O que fazer –
1. Segundo a matéria sobre a arquitetura de Brasília, quais arquitetos deixaram marcas na cidade por meio de patrimônios privados?
2. Por favor, reescreva as entradas desde a linha que contém "From this viewpoint, is" até o fim delas, trocando "nearer" por "closer" e mantendo todo o resto inalterado.

A Revista foi atrás de legados da arquitetura brasileira que ocupam a capital e que não estão aos olhos do público

Rachel Sabino *, Marina Adorno - Especial para o Correio
postado em 16/12/2018 08:00

A Revista foi atrás de legados da arquitetura brasileira que ocupam a capital e que não estão aos olhos do público

Em 7 de dezembro de 1987, os múltiplos monumentos que adornam o horizonte brasiliense lhe concederam o título de Patrimônio Cultural da Humanidade da Unesco, o braço da Organização das Nações Unidas (ONU) para a Educação, Ciência e Cultura. Construções icônicas, como a Igrejinha Nossa Senhora de Fátima, a Catedral Metropolitana de Nossa Senhora Aparecida e o Teatro Nacional, são admiradas no mundo inteiro e fazem os amantes da arquitetura modernista suspirarem.

Porém, poucas pessoas sabem do legado arquitetônico que se esconde nas quadras residenciais de Brasília. Arquitetos inesquecíveis como Milton Ramos, Lelé, Zanine Caldas e Oscar Niemeyer também deixaram marcas eternizadas em Brasília por meio de patrimônios privados ; suntuosos e históricos.

Itens de uma fonte de dados –
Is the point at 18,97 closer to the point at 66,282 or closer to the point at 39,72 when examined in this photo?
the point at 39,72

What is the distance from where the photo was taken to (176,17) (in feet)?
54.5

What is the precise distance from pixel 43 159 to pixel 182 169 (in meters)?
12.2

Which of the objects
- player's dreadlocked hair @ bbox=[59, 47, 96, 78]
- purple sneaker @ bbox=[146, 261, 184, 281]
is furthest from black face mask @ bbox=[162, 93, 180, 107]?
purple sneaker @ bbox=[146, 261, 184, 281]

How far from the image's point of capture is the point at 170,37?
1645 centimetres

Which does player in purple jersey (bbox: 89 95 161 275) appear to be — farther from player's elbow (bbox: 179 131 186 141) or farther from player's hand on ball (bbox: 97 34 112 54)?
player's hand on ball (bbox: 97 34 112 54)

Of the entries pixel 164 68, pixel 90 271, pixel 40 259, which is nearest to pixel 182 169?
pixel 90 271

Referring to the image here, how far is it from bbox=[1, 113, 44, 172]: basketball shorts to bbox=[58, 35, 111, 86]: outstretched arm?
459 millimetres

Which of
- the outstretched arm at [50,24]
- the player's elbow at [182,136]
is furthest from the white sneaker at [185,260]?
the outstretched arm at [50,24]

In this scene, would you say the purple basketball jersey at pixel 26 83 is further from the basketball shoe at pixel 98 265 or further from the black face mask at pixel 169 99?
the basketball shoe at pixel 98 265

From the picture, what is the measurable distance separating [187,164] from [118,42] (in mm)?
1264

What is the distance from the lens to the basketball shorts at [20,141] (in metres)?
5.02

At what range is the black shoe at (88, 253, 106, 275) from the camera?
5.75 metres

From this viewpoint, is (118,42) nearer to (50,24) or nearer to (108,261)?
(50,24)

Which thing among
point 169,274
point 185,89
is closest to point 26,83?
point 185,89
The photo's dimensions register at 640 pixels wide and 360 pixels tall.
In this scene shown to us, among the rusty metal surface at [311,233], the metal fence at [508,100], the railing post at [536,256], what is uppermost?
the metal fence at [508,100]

Respostas esperadas –
1. Milton Ramos, Lelé, Zanine Caldas e Oscar Niemeyer.

2.
From this viewpoint, is (118,42) closer to (50,24) or closer to (108,261)?
(50,24)

Which thing among
point 169,274
point 185,89
is closest to point 26,83?
point 185,89
The photo's dimensions register at 640 pixels wide and 360 pixels tall.
In this scene shown to us, among the rusty metal surface at [311,233], the metal fence at [508,100], the railing post at [536,256], what is uppermost?
the metal fence at [508,100]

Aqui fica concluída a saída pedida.